Robotics Championship unites schools and promotes inclusion and diversity

Monday, November 6, 2017

According to a recent NPR study, nearly half of employable young adults with autism spectrum disorder (ASD) are unemployed.

For perspective, only 26% of employable young adults without ASD are unemployed. This represents the sizable disparity between opportunities available for students with, and without, ASD and/or intellectual disabilities.

Using a competitive robotics program as a tool to close this opportunity gap, Special Olympics Unified Robotics will host the 2017 Unified Robotics Championship at the Pacific Science Center, 200 Second Ave N, Seattle.

The event is from 11:30am - 5:00pm on Sunday, November 12, 2017 where 40 teams from local schools will face off in the Championship Tournament.

Each team, comprised of an equal number of students with and without disabilities, will compete with their personally designed robots for the Championship title.

Teams will also be recognized for creativity, work ethic, and sportsmanship.

The event will serve as a celebration of the dedication of the Unified Robotics teams to developing ingenious, creative and effective robots.

Special guests include Will Daugherty, Dave Lenox, and Erin McCallum - all of whom will serve as VIP judges.

In 2016, Seattle made history with the first ever Special Olympics Unified Robotics program. Engineered to promote inclusion and ignite a passion for STEM through the sport of robotics, the program allows students to participate in the movement toward neuro-diverse hiring policies and community-wide inclusion. Today, this program has exponentially grown at the national level, and is in at least five states.

“If you think this is just about robotics, you’re missing the point. It’s not about the robot, it’s about social change, acceptance, and inclusion.”
- Noelle Foster, Program Director, and mother of founder Delaney Foster

Delaney and Kendall Foster
Overall, the championship represents founder Delaney Foster’s vision to expose students of all abilities to STEM possibilities through robotics.

Inspired by her sister Kendall, who is on the autism spectrum, Delaney designed the program as an avenue for STEM exploration and empowerment while she was a student at King's in Shoreline.

The Unified Robotics team hopes that this year’s championship will further deconstruct barriers and encourage inclusion.

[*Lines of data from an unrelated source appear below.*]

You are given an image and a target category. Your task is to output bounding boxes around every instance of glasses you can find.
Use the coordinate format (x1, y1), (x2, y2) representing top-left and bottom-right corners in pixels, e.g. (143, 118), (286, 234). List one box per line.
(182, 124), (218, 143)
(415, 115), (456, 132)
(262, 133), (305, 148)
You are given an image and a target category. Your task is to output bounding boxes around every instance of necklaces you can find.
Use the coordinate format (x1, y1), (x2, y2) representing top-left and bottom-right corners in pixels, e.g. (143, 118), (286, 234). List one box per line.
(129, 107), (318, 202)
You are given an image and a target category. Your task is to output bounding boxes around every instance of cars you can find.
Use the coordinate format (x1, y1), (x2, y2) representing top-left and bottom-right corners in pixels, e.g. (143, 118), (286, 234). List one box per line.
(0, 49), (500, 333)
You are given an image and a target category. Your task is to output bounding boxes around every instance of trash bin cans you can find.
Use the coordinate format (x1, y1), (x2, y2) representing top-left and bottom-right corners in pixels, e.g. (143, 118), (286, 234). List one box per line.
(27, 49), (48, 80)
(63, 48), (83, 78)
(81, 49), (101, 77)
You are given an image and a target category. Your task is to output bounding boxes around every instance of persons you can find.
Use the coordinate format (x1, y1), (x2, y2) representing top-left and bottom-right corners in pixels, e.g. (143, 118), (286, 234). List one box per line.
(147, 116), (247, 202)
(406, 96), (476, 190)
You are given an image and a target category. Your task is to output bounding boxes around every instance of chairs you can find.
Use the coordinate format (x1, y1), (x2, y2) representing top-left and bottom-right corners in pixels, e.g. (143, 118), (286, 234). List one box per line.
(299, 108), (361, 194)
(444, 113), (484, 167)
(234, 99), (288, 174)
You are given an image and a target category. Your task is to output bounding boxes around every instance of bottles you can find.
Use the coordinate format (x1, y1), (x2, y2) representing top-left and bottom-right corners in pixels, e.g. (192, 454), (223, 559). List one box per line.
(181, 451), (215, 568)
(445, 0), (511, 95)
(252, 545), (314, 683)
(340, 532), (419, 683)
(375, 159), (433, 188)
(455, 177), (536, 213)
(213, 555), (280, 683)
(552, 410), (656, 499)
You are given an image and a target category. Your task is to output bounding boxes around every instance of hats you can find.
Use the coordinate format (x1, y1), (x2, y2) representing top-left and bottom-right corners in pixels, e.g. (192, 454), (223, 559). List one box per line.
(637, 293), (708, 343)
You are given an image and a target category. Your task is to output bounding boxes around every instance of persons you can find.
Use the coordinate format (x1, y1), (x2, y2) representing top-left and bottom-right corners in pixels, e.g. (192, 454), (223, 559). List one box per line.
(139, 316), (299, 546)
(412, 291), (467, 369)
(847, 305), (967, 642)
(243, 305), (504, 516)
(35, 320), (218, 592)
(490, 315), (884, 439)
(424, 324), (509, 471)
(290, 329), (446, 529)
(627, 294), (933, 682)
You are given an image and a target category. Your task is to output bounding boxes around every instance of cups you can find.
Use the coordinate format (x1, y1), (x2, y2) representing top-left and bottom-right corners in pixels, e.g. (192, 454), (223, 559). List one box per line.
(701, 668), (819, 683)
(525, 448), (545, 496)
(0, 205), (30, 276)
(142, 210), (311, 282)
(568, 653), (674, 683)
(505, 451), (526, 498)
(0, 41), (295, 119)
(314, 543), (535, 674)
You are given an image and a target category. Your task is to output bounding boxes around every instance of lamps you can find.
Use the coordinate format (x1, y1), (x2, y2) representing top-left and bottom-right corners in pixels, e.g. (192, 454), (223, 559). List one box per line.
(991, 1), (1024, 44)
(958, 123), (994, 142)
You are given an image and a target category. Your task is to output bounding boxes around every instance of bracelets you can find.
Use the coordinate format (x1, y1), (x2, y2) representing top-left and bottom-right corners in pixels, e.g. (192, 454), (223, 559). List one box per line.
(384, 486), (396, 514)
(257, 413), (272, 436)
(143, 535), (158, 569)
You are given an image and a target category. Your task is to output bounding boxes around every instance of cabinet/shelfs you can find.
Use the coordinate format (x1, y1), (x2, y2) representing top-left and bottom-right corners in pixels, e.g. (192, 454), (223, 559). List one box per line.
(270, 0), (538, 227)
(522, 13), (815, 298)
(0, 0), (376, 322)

In addition to the main championship, there will be an Opportunity Fair aimed at exposing high school students to various career-and-education-based pathways. The championship’s events will be open to the public, allowing museum visitors to learn more about the program. Additional information may be found at unifiedrobotics.org

Local schools participating are King's High School and Shoreline Community College.